The exercise — In the rows that follow, quote word for word the stretch from the line containing "From what this" through the line containing "28422 millimetres", including both of those lines.

Data listing —
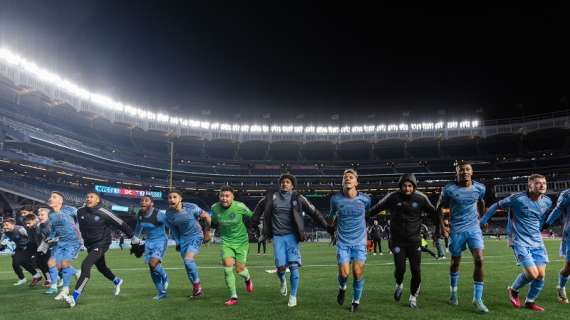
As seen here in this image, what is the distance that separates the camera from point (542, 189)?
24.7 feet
---
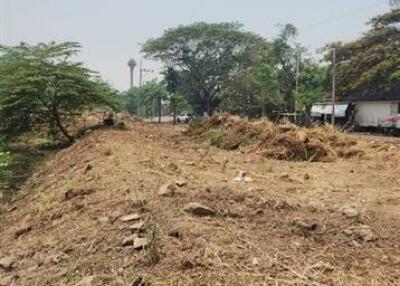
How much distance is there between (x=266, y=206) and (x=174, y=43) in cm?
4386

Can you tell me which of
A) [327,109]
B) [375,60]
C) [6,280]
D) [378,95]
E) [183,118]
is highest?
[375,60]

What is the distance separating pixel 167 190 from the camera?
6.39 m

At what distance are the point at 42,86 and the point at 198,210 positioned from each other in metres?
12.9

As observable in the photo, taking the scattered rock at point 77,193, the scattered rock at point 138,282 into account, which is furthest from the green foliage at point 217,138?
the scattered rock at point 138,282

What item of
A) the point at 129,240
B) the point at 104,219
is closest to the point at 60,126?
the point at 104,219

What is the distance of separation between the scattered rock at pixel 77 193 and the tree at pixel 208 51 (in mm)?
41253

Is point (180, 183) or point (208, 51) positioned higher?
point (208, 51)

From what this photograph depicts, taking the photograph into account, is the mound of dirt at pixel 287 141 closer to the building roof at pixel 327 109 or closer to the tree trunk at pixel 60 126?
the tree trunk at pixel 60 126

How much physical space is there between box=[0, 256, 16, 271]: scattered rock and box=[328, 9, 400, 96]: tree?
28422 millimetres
==
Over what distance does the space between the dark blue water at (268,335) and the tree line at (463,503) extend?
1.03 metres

Task solution —
From what this photograph depicts, taking the photograph into account, is the mound of dirt at pixel 287 141 closer to the building roof at pixel 327 109 or closer to the tree trunk at pixel 60 126?
the tree trunk at pixel 60 126

How much physical space is there between box=[0, 256, 16, 271]: scattered rock and box=[328, 9, 400, 96]: tree?
28422 millimetres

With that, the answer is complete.